Panelists; Megan Stooke, Chief Marketing Officer at Maven, KJ Weir, Creative Agencies Partner at Facebook, Kai Exos, Chief Creative Officer at Isobar Canada and Abbey Klaasen, Chief Marketing Officer at 360i then joined Isobar Global CEO, Jean Lin on stage to discuss how the network has embraced the opportunity for data informed creative, brought about by the digital economy.
Jean opened, “Now is the most exciting time to be in the creative industry – there is so much opportunity to create excellent work.” and Megan continued this point, explaining how digital has forever changed the brand landscape, “..there are new demands from millennials that are redefining business models everywhere. For example, today Facebook is biggest driver of installs and downloads.” KJ countered, “.. the best work on the [Facebook] platform is similar to other environments and is powered by data.. but to produce great work is hard” and Jean explained that even with the move to digital, people and craft remain of utmost importance. So how does the craft of data create transformative ideas for business and brands? The panel unanimously agreed that Data is the easiest way to show what great works works and why it matters.

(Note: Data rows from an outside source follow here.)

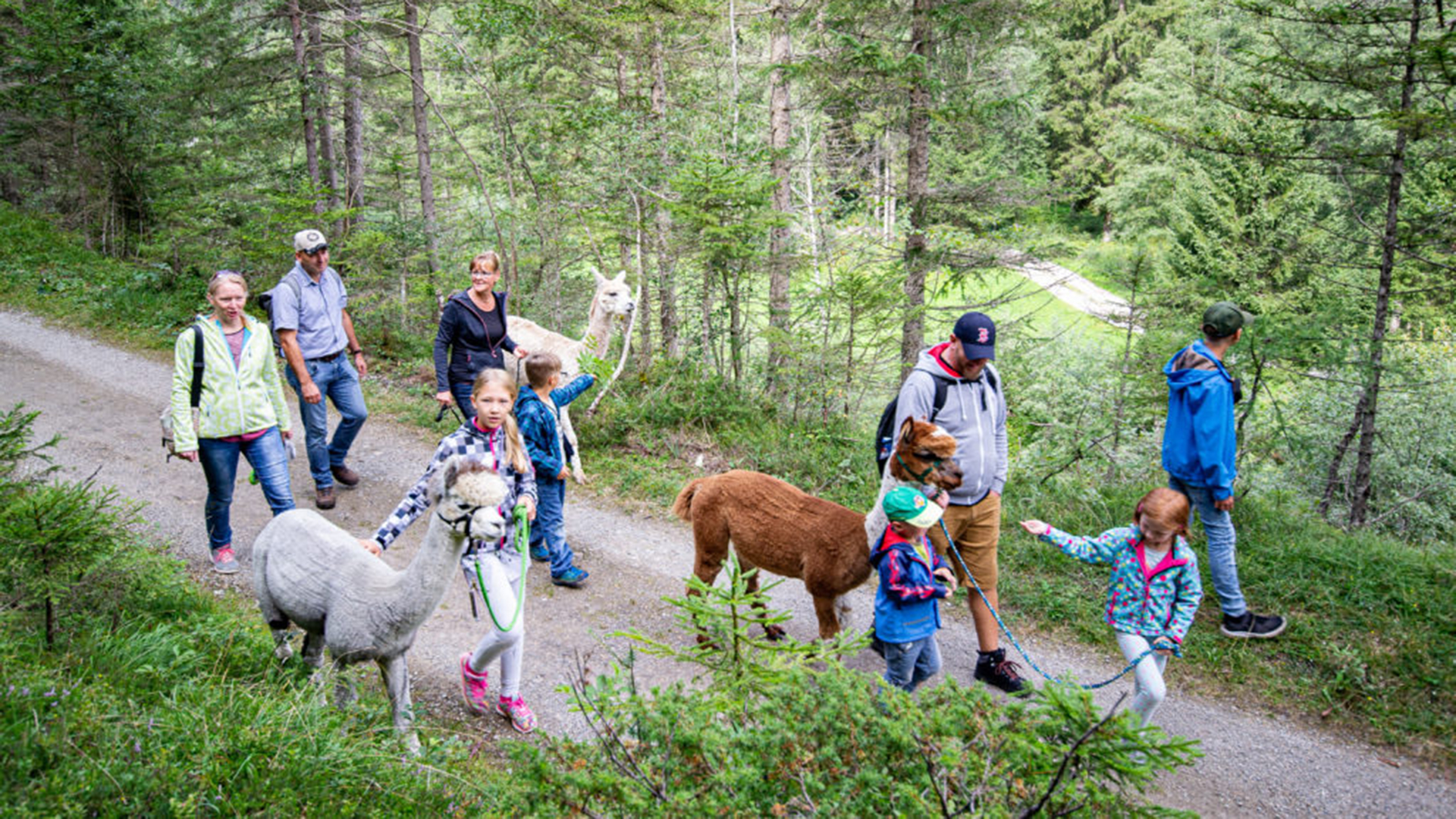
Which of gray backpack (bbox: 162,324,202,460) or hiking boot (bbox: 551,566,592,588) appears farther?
hiking boot (bbox: 551,566,592,588)

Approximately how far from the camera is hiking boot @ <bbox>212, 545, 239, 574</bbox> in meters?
5.73

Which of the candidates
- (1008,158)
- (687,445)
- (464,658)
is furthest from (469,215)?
(1008,158)

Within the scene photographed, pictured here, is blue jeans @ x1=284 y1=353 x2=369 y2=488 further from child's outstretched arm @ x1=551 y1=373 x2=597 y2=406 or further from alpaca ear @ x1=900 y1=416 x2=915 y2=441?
alpaca ear @ x1=900 y1=416 x2=915 y2=441

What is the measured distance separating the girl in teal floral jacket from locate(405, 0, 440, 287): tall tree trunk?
10529 millimetres

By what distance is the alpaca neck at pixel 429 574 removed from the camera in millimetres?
3348

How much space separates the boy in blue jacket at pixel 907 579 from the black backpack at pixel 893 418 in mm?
594

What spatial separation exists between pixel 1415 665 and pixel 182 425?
8.40 meters

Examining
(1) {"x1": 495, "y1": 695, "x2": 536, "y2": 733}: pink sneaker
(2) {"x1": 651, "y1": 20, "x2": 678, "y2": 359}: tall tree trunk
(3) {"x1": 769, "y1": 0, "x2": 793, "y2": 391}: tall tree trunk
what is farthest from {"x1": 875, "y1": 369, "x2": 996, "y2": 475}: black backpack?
(2) {"x1": 651, "y1": 20, "x2": 678, "y2": 359}: tall tree trunk

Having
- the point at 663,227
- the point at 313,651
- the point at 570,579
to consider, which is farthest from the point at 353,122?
the point at 313,651

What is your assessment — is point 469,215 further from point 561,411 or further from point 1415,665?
point 1415,665

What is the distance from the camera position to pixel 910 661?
4.04 meters

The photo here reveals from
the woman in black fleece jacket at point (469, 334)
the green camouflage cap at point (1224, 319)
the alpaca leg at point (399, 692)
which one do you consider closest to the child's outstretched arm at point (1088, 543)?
the green camouflage cap at point (1224, 319)

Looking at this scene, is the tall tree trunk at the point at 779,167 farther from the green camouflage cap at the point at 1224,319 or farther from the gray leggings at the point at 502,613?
the gray leggings at the point at 502,613

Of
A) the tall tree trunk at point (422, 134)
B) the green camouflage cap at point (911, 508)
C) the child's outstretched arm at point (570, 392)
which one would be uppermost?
the tall tree trunk at point (422, 134)
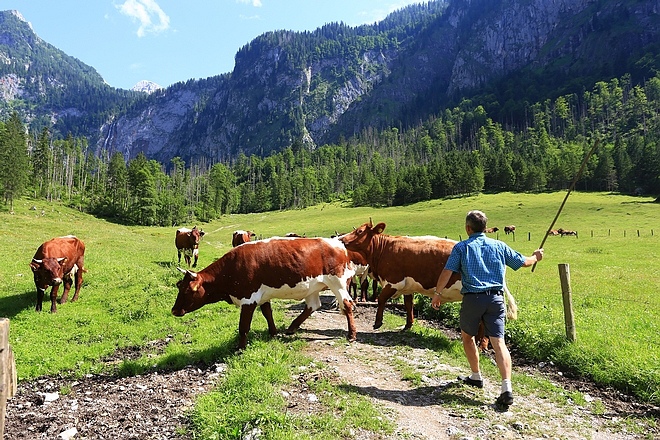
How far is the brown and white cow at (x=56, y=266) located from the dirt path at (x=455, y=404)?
32.5 ft

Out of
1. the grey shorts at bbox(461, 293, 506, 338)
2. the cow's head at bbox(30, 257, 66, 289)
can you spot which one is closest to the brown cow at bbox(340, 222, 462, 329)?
the grey shorts at bbox(461, 293, 506, 338)

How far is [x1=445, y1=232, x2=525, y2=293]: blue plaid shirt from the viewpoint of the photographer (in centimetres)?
698

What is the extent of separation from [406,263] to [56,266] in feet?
39.6

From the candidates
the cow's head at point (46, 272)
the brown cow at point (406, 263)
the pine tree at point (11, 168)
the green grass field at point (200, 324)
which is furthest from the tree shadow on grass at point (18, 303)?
the pine tree at point (11, 168)

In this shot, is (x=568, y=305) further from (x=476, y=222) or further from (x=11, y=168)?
(x=11, y=168)

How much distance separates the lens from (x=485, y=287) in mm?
6918

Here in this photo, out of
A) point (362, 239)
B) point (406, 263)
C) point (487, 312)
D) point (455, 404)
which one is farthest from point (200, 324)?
point (487, 312)

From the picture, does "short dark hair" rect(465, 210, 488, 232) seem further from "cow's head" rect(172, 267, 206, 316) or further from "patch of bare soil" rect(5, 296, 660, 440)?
"cow's head" rect(172, 267, 206, 316)

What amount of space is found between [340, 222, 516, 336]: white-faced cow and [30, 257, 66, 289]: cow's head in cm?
1021

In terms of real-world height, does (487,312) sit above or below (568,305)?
above

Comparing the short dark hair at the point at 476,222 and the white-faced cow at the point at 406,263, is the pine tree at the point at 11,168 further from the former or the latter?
the short dark hair at the point at 476,222

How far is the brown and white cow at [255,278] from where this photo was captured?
9453mm

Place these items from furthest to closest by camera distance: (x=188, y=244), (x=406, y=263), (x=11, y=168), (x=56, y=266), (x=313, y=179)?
1. (x=313, y=179)
2. (x=11, y=168)
3. (x=188, y=244)
4. (x=56, y=266)
5. (x=406, y=263)

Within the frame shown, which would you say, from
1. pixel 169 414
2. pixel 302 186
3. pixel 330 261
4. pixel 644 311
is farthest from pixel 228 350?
pixel 302 186
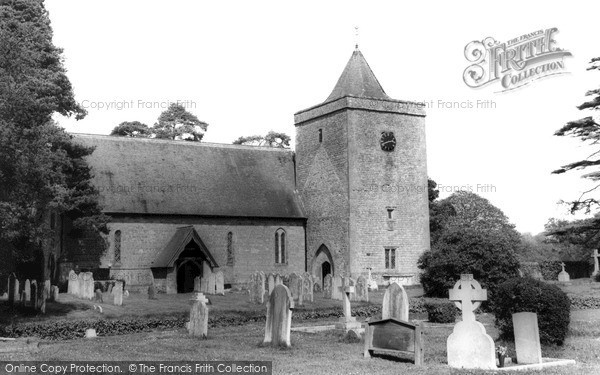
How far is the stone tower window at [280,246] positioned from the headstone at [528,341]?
81.1 ft

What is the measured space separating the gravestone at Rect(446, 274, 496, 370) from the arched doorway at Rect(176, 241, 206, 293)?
22.2 meters

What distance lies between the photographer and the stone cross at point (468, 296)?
1290 cm

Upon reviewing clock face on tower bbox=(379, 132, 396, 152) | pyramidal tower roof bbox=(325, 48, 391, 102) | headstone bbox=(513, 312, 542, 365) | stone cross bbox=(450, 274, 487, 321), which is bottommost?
headstone bbox=(513, 312, 542, 365)

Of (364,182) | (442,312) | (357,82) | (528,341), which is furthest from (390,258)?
(528,341)

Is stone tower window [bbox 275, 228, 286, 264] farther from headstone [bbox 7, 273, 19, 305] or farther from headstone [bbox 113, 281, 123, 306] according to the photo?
headstone [bbox 7, 273, 19, 305]

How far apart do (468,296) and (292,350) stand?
4753 millimetres

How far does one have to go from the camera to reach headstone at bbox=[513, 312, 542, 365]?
13.4m

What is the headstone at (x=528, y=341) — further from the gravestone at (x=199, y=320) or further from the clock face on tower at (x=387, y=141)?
the clock face on tower at (x=387, y=141)

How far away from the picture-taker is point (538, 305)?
16.2 meters

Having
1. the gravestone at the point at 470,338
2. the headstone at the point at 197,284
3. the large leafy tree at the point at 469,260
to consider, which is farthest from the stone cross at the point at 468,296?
the headstone at the point at 197,284

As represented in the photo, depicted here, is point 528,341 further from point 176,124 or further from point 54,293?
point 176,124

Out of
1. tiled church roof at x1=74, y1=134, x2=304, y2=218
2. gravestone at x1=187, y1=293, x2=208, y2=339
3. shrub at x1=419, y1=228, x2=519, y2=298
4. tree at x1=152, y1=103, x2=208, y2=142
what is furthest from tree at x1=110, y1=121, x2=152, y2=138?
gravestone at x1=187, y1=293, x2=208, y2=339

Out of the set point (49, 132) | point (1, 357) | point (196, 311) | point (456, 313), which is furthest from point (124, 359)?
point (456, 313)

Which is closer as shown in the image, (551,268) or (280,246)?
(280,246)
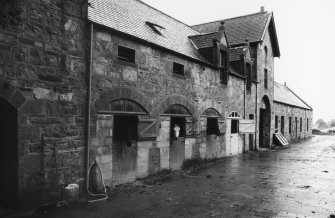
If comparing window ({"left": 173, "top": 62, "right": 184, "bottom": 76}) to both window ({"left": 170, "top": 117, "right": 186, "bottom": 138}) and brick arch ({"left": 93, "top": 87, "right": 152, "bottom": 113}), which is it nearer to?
window ({"left": 170, "top": 117, "right": 186, "bottom": 138})

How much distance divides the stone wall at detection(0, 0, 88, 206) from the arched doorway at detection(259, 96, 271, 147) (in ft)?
Answer: 59.3

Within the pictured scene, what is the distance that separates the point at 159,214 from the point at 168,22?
11.7m

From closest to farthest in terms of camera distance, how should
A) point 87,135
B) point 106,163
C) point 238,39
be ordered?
point 87,135, point 106,163, point 238,39

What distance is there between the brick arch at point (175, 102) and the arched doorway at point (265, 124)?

Abbey expanded on this point, “We have more data available than ever before, so we help clients capitalise on change. Advertising is just applied creativity. So the more data you have, the more context you can have.” The panelists discussed how their data-informed creative projects have relied on insights but also on collaborating with technology partners. Megan shared the example of how Maven is a closed network, so they can track data for the benefit of their members experience - using real time data to develop real time messaging. She explained, “As we go into a new market, we reference local which helps drive more installs... word of mouth still matters to us.” So if we are agreed that data informs our work, how do we change the perception that data constraints creativity?
KJ Weir shared how important working culture can be in changing that notion, “Being a learning organisation helps.. done is better than perfect. She explained that at Facebook they now have pre-creative testing – where you can edit, make changes and optimize. Megan provided an insight into Maven’s industry - “.. there is a pressure for things to be flawless in the auto business, but for Maven we are testing and learning in different markets which creates a different culture.” Abbey agreed that the magic of creativity often rests with the alchemy of bringing different kinds of people together. Sometimes this can mean with partners, but this can also come about by working with the audience directly. Kai Exos, Isobar Canada, CCO shared how embracing changes and an openness and a willingness to test and retest with the audience has changed what they focus on. He added, “We don’t think we know - we ask what people want to see and ask them for feedback.. This has been transformative and now we have better creatives and build better products and services.”
KJ Weir shared how collaboration needs to happen within our organisations too and acknowledged how, “.. It’s complex to get stakeholders to think in different ways,” but Kai explained how “..The [creative] work we are seeing win here is really rooted in this human scaled approach. Data was scary 5-10 years ago from a creative standpoint, but now we are going from big data to beautiful data.” So what tips did our panelists have for brands today? As a creative business, we know that the experience-led economy has increased consumers expectations of brands, so KJ advised “..The content you are competing with is the content that everyone is creating, so keep listening to people and keep them.” and Abbey encouraged brands to be ensure “No dead ends. You need to make sure people find the great work.”
Kai’s advice for creatives included, “Be fearless about what you ask for. Ask the question. Dig deep into the data.’ Which was then echoed Jean’s closure of the the panel: “We are now at the moment where we need to embrace data even more to drive and inspire success. Let’s do this.”